BioWorld International Correspondent
MUNICH, Germany - Germany's political leaders are still wrestling with national regulations for agricultural biotechnology.
A law passed in November was supposed to resolve questions about field trials and commercial planting of genetically modified organisms. The law also was intended to implement a European Union directive on agricultural biotech, ending a long dispute on the subject with the U.S. According to the EU schedule, its directive should have been incorporated into national law in 2002.
Championed by the Green party, which is part of the ruling coalition at the national level, the German law was one of the most restrictive in the EU. As originally written, it would have required farmers who plant modified crops to enter that fact into a publicly accessible register. They also would potentially be financially liable if nearby farms were unable to sell their harvest as unmodified, even if it could not be determined from which place modified crops had spread.
The draft was blocked in parliament's upper house. A revised version, without the provision for a public register but with the liability issues, passed in March.
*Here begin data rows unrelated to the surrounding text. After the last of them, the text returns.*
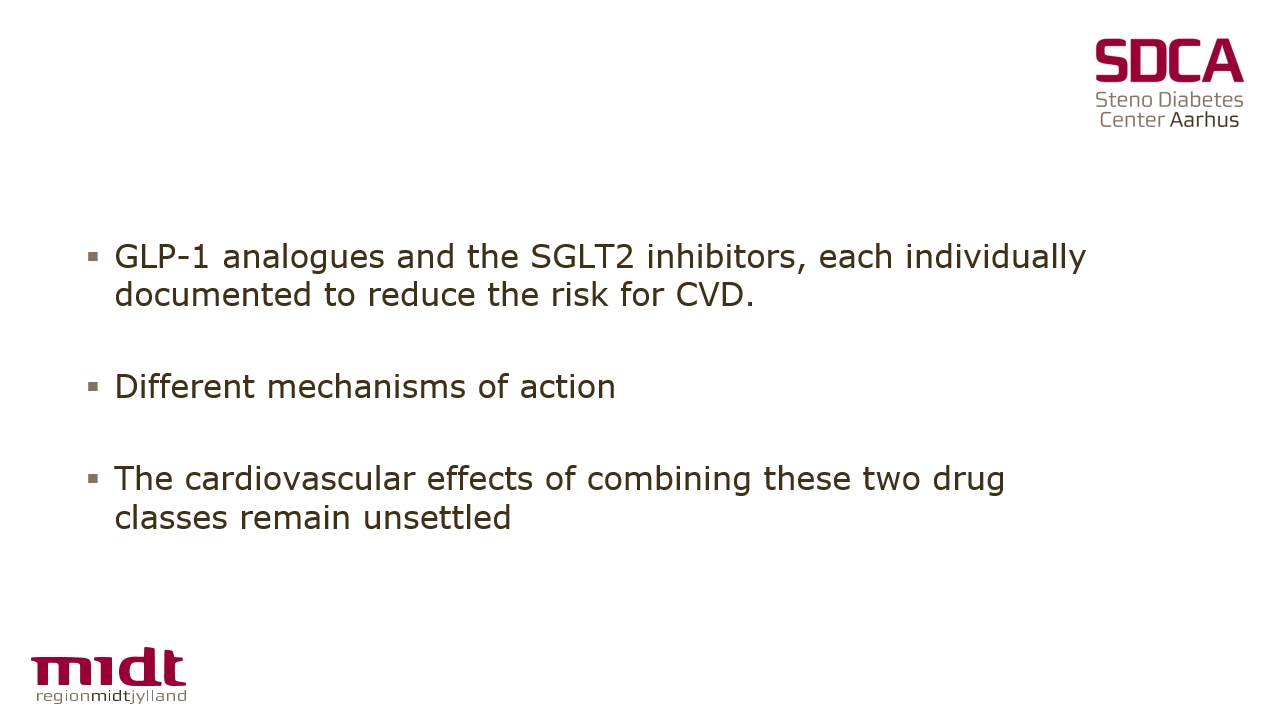 SDCA
Steno Diabetes Center Aarhus

▪ GLP-1 analogues and the SGLT2 inhibitors, each individually documented to reduce the risk for CVD.

▪ Different mechanisms of action

▪ The cardiovascular effects of combining these two drug classes remain unsettled

midt
regionmidtjylland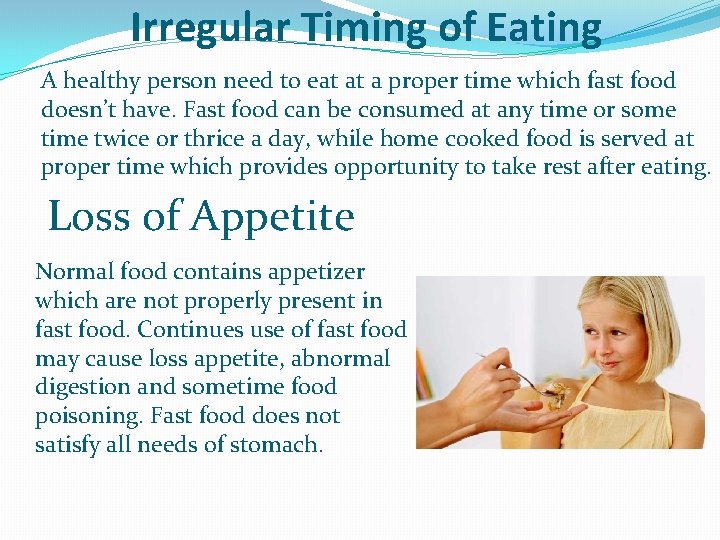 Irregular Timing of Eating

A healthy person need to eat at a proper time which fast food doesn't have. Fast food can be consumed at any time or some time twice or thrice a day, while home cooked food is served at proper time which provides opportunity to take rest after eating.

Loss of Appetite

Normal food contains appetizer which are not properly present in fast food. Continues use of fast food may cause loss appetite, abnormal digestion and sometime food poisoning. Fast food does not satisfy all needs of stomach.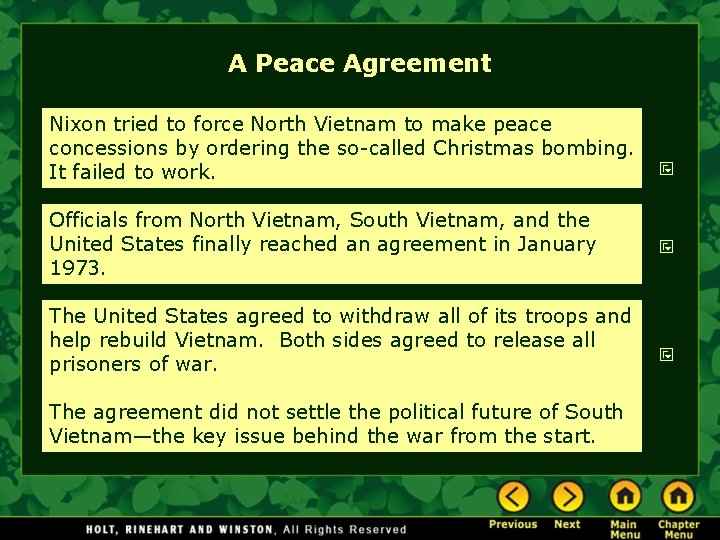 A Peace Agreement

Nixon tried to force North Vietnam to make peace concessions by ordering the so-called Christmas bombing. It failed to work.

Officials from North Vietnam, South Vietnam, and the United States finally reached an agreement in January 1973.

The United States agreed to withdraw all of its troops and help rebuild Vietnam. Both sides agreed to release all prisoners of war.

The agreement did not settle the political future of South Vietnam—the key issue behind the war from the start.

HOLT, RINEHART AND WINSTON, All Rights Reserved

Previous
Next
Main Menu
Chapter Menu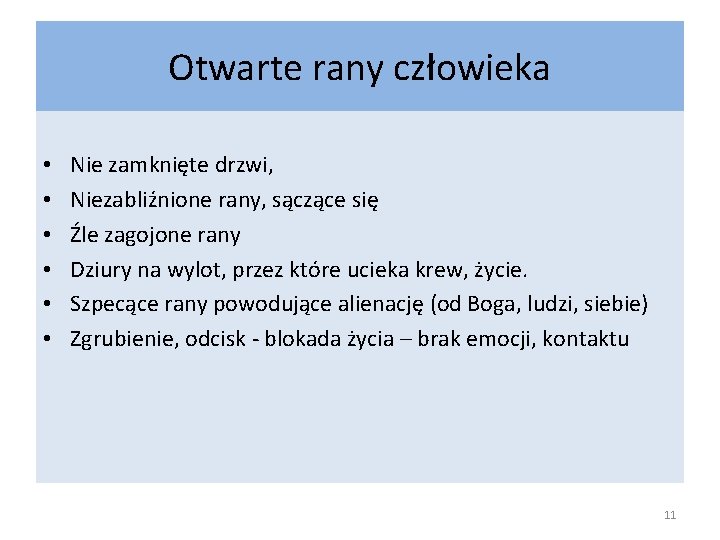 Otwarte rany człowieka

• Nie zamknięte drzwi,
• Niezabliźnione rany, sączące się
• Źle zagojone rany
• Dziury na wylot, przez które ucieka krew, życie.
• Szpecące rany powodujące alienację (od Boga, ludzi, siebie)
• Zgrubienie, odcisk - blokada życia – brak emocji, kontaktu

11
One of Germany's state governments has appealed to the country's highest court to prevent the law's implementation. (See BioWorld International, April 27, 2005.)
A second law regulating agricultural biotechnology failed to pass parliament's upper house the first week of May. The ruling coalition is negotiating with the opposition over changes to the second law. The coalition hopes to win approval without watering down the liability provisions.
Renate Kuenast, minister for consumer protection, food and agriculture, framed the question of liability as one of protecting farmers who produce certified organic crops, or who simply choose not to use genetically modified organisms.
"Then the question has to be, what should [an organic] farmer do if he ends up with cross-breeds, and because of this contamination, his fields cannot be certified as organic again for years, if not for decades?" asked Kuenast in an interview with the national radio. "He'll have to declare bankruptcy, close up shop."
Kuenast said that she also could see supporting a compromise that would create a liability fund to compensate farmers who lost money because their crops were found to contain genetically modified organisms.
"Not only farmers should contribute to such a fund," she said, "but also seed producers and the industry as a whole."
The opposition-led state governments are pushing back on the regulations in the November 2004 law. In negotiations over the second law, they are demanding fewer restrictions on farmers' freedom to plant modified crops.
A date for consideration of a compromise version in the upper house has not been set. Because Germany has not yet implemented the EU directive, the country could eventually be fined millions of euros for failure to live up to its obligations. No timetable for an action leading to fines has been set, and such penalties are relatively rare under EU law.